415. Conditional Expression of a Suicide Gene by the Telomere Reverse Transcriptase Promoter for Post-Therapeutic Deletion of Insertional Mutagenesis

Abstract

The success of gene therapy for human X-linked severe combined immunodeficiency (X-SCID) has been recently clouded by the occurrence of post-therapeutic cancers caused by vector-associated insertional mutagenesis. Improving the safety feature of integrating vectors becomes imperative and challenging. We demonstrated a gene expression cassette that can be possibly exploited in integrating vector systems to eliminate the rare but existing adverse events. The Herpes simplex virus thymidine kinase (HSV-TK) gene under the transcriptional control of the human telomerase reverse transcriptase (hTERT) promoter was incorporated into a self-inactivating HIV-based lentiviral vector. Theoretically, the hTERT promoter is silent in normal somatic cells and re-activated in tumor cells.
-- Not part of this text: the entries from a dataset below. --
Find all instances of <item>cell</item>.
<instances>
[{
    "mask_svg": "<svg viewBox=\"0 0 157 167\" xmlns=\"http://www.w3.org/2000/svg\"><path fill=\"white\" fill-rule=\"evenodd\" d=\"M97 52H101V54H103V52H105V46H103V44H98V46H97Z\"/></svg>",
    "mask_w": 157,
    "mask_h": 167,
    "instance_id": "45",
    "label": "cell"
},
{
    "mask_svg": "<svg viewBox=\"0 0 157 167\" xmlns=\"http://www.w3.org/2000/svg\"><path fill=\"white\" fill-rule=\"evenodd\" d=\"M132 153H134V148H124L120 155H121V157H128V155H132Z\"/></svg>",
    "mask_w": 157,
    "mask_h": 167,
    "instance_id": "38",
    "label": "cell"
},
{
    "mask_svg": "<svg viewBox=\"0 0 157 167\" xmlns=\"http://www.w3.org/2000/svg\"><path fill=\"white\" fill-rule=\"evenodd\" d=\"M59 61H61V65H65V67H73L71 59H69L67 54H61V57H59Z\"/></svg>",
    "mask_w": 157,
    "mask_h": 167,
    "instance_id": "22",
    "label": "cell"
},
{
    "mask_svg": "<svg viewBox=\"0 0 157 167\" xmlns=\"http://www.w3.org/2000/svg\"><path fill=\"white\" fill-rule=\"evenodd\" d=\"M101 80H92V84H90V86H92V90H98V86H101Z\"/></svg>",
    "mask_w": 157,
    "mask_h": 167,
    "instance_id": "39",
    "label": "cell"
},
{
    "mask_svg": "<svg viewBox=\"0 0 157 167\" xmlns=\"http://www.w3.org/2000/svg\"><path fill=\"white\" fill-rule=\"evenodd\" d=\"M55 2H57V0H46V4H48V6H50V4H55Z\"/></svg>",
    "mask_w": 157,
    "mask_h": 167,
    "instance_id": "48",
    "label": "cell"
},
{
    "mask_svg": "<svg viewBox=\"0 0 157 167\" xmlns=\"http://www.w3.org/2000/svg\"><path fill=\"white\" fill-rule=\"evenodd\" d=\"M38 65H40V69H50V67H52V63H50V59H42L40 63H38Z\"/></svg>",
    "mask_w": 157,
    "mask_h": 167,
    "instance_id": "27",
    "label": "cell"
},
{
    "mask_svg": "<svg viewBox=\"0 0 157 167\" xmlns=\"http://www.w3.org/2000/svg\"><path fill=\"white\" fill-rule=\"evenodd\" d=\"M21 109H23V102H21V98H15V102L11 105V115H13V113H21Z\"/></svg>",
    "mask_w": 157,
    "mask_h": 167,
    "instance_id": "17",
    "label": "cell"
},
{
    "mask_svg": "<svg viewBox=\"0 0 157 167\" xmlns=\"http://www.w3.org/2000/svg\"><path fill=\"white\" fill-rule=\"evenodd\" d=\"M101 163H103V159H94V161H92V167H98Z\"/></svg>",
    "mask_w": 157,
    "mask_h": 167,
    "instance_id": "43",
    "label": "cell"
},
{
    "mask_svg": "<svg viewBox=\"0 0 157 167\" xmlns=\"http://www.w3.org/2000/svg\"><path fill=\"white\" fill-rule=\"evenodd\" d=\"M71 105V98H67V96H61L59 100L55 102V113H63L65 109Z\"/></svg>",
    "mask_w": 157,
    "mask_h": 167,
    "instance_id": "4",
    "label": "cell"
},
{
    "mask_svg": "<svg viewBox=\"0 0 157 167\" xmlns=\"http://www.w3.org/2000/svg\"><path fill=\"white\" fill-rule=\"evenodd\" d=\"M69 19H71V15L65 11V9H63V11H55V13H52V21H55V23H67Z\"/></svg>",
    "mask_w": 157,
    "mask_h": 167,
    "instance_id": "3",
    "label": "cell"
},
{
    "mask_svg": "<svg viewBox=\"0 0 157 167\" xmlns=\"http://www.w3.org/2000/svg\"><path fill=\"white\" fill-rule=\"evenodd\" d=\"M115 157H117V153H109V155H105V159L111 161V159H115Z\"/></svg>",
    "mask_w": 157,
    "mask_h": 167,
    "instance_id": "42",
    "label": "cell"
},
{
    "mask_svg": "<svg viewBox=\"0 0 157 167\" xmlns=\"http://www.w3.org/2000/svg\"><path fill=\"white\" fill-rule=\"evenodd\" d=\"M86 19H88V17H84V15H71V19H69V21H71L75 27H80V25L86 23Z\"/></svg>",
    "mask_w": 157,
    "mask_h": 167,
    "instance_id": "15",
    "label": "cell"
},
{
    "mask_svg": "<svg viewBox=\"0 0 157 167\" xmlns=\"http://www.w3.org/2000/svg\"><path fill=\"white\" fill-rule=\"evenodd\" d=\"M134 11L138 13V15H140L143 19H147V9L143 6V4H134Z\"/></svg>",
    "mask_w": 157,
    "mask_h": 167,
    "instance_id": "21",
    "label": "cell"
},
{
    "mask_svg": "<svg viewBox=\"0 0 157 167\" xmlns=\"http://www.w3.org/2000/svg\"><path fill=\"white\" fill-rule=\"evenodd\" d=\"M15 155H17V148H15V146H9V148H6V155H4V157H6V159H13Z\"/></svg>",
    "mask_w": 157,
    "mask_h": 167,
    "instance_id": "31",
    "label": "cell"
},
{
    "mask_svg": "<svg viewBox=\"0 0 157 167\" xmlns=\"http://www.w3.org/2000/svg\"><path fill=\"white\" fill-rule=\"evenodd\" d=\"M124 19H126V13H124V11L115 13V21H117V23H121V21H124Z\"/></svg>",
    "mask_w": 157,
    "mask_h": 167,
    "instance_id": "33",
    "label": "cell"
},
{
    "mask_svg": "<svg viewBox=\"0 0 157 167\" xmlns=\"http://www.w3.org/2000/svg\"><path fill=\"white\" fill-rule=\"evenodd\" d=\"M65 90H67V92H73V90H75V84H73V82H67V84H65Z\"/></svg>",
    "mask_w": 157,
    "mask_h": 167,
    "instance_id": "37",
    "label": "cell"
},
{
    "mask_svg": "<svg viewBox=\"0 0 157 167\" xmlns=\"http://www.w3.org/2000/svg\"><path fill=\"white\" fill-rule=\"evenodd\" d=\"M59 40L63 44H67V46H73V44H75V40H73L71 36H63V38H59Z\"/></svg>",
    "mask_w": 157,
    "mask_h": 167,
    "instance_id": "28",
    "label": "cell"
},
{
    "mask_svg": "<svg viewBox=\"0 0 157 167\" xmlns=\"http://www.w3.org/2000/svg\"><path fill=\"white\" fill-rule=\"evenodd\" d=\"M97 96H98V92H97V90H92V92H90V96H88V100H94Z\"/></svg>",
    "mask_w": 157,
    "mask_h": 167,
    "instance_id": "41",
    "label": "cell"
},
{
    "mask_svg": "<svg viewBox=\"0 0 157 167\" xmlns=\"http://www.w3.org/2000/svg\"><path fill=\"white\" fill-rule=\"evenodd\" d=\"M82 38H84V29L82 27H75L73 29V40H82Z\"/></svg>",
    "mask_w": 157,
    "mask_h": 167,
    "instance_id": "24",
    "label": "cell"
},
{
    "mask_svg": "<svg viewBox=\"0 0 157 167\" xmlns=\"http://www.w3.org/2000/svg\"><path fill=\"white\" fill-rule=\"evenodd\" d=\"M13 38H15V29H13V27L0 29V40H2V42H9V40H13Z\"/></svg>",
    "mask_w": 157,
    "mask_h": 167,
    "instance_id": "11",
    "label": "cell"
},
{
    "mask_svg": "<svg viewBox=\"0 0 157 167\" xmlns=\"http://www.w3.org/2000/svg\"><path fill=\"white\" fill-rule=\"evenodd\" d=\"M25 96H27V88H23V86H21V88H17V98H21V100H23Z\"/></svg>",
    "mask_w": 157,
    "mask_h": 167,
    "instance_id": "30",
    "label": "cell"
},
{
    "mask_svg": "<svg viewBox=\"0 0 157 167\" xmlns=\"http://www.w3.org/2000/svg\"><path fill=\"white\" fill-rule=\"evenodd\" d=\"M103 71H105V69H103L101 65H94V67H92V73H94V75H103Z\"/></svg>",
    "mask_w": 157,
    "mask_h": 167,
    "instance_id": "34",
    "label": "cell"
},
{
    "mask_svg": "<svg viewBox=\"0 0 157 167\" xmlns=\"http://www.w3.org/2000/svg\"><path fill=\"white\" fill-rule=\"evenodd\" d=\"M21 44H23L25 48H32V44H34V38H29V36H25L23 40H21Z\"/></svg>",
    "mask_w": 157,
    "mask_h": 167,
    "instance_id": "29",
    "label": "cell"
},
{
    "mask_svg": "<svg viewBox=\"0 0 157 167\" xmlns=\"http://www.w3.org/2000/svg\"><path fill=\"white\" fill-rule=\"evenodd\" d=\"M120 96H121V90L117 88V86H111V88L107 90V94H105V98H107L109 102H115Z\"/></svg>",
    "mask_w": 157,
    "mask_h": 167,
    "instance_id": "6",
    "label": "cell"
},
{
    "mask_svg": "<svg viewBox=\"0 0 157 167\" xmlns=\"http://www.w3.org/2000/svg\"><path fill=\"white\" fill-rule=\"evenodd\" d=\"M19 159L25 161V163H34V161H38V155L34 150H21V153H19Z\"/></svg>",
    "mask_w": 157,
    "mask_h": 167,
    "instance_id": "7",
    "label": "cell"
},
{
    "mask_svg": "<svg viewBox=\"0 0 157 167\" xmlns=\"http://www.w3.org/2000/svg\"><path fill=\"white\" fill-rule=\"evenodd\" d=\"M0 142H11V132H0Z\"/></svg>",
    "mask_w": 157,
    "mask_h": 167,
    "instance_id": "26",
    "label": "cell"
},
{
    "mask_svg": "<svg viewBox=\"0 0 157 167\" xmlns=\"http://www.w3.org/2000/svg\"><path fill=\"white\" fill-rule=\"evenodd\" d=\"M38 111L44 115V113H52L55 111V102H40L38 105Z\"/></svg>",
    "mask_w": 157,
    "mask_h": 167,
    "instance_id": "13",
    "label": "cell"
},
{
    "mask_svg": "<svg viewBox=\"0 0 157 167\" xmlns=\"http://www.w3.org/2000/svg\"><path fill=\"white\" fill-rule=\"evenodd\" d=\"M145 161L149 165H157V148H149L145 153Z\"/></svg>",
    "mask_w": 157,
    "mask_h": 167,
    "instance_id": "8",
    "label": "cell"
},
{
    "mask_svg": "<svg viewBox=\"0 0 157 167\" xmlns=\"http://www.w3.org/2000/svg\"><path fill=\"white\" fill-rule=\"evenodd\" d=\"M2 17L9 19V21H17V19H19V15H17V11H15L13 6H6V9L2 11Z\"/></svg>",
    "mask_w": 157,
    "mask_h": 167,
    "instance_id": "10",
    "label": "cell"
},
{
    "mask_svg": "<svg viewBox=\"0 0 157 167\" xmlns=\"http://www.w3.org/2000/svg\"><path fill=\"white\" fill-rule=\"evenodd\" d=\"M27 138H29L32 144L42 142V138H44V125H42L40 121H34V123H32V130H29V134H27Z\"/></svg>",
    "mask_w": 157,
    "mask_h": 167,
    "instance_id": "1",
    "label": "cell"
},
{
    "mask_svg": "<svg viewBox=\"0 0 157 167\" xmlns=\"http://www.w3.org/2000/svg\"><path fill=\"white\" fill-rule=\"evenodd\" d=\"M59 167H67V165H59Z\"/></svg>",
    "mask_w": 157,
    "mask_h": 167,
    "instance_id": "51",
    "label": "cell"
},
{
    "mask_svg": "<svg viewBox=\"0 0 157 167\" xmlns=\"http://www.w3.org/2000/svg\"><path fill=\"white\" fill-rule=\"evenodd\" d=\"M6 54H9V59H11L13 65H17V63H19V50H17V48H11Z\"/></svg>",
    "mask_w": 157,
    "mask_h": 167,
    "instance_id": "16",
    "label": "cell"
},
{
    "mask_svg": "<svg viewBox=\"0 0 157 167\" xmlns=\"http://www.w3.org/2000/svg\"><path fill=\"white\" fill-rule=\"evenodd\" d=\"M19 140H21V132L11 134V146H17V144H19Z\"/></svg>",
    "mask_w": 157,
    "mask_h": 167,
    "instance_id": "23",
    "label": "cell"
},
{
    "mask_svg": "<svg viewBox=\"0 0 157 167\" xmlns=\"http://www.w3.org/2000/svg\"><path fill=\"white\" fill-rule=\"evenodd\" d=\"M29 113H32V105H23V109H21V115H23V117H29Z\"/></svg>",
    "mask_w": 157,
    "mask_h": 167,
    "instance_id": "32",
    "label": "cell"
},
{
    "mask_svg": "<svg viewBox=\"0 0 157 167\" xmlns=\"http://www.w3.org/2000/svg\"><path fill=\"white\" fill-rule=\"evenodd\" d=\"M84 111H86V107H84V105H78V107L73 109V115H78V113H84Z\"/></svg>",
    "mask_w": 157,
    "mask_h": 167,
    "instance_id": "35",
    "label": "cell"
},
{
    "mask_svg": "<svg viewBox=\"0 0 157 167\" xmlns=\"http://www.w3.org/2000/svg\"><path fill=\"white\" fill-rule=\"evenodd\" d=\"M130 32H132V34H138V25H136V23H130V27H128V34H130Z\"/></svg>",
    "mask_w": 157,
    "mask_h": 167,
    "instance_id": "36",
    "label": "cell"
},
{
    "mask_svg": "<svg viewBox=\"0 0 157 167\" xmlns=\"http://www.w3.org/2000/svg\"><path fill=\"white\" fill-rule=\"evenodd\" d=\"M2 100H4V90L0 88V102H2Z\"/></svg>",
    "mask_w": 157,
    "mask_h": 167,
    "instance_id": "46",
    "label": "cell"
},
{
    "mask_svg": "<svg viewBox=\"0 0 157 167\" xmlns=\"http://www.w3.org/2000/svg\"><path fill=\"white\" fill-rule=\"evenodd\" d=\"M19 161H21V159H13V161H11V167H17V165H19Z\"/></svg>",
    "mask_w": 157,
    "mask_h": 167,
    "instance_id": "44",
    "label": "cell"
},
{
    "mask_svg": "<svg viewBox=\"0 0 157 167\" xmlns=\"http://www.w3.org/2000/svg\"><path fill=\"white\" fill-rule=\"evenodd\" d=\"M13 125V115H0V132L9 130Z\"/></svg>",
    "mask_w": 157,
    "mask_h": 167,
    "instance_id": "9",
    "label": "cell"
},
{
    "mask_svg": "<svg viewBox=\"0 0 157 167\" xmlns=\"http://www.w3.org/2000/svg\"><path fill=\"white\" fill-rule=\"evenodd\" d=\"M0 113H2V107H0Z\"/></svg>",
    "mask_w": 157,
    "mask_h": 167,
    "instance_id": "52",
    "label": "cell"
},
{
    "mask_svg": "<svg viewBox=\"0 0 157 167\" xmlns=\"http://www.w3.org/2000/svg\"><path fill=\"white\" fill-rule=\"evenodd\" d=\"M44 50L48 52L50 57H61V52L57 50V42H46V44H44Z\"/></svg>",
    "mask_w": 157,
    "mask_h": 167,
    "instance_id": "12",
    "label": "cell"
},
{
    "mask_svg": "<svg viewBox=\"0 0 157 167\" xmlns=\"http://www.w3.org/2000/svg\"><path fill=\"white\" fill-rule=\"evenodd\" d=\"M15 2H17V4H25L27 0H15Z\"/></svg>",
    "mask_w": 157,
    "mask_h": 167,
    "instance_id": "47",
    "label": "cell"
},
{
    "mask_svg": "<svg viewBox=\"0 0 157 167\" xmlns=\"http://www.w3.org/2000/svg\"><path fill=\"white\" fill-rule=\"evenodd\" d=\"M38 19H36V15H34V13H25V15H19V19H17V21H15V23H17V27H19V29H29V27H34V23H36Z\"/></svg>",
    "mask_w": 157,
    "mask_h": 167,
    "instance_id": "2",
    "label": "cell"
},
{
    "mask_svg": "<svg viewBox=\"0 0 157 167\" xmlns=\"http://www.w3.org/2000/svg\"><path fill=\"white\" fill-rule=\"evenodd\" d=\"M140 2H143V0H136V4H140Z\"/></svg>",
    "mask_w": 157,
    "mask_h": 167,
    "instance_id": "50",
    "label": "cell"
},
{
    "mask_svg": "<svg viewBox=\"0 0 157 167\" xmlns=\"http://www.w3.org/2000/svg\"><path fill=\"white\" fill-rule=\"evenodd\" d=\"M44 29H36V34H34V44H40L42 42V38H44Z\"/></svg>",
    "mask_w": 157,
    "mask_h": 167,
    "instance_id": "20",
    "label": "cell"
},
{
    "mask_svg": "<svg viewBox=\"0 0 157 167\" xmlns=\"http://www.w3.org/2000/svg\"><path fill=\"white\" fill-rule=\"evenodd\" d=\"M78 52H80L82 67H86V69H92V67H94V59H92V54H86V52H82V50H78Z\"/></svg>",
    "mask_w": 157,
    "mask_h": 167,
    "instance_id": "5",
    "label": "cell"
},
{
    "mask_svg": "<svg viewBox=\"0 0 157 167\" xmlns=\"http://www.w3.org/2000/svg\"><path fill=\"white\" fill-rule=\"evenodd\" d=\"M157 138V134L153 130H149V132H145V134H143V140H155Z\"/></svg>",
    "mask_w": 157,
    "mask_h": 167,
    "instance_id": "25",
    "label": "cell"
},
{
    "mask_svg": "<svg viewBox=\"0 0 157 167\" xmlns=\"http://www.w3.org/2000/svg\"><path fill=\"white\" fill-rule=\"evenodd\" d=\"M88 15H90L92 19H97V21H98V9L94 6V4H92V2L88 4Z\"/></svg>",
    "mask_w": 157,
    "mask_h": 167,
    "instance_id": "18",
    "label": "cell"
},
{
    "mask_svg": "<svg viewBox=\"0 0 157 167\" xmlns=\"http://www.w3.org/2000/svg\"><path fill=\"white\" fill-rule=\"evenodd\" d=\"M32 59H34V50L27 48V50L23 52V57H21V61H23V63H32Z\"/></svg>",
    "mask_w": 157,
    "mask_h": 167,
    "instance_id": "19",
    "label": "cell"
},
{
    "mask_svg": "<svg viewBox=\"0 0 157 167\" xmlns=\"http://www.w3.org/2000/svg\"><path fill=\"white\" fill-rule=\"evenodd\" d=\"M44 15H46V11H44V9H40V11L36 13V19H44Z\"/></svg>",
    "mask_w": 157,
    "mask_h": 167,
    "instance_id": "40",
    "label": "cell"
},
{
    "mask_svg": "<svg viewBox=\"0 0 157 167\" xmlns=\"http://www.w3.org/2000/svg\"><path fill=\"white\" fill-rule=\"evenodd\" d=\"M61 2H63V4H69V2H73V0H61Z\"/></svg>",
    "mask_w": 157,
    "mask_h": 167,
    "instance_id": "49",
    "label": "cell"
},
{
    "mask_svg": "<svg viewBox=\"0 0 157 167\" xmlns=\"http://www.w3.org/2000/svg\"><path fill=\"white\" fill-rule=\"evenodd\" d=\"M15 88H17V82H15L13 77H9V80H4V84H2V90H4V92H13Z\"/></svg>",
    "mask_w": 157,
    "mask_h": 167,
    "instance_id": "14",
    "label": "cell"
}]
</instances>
Therefore, normal gene-corrected cells should not express HSV-TK. However, if some gene-corrected cells subsequently become tumorigenic and the hTERT promoter is re-activated, application of ganciclovir (GCV), a clinically used anti-virus drug, will achieve selective deletion of the cancerous cells. To prove the principle, we transduced tumor cells, including HT-1080 cells (fibrosarcoma), 293T (transformed human embryonic kidney cells), SCCLSU-1 (primary head and neck squamous cell carcinoma cells), and Jurkat cells (acute T cell leukemia cells), and normal cells, including primary human airway fibroblast cells and human marrow mesenchymal stem cells, with 10 MOIs of the HIV-CMV-EGFP-hTERT-TK vector and the HIV-CMV-EGFP control vector, respectively. GCV application only eradicated the tumor cells transduced with vector containing the hTERT-TK element, but had no effects on the normal cells received an identical treatment, suggesting the hTERT-TK cassette in the lentiviral vector was adequate to differentiate tumor cells from normal, thus destroying tumor cells selectively. HT1080 cells with single HIV-CMV-EGFP-hTERT-TK integration was implanted into left flanks of nu/nu mice and the cells with HIV-CMV-EGFP integration to the right flanks of the same animals. After establishment of tumors, GCV administration ablated the left-side tumors but not the right-side tumors. These results suggest the potential of hTERT-TK cassette in integrating vectors as a safety valve for human gene therapy to control post-therapeutic insertional mutagenesis.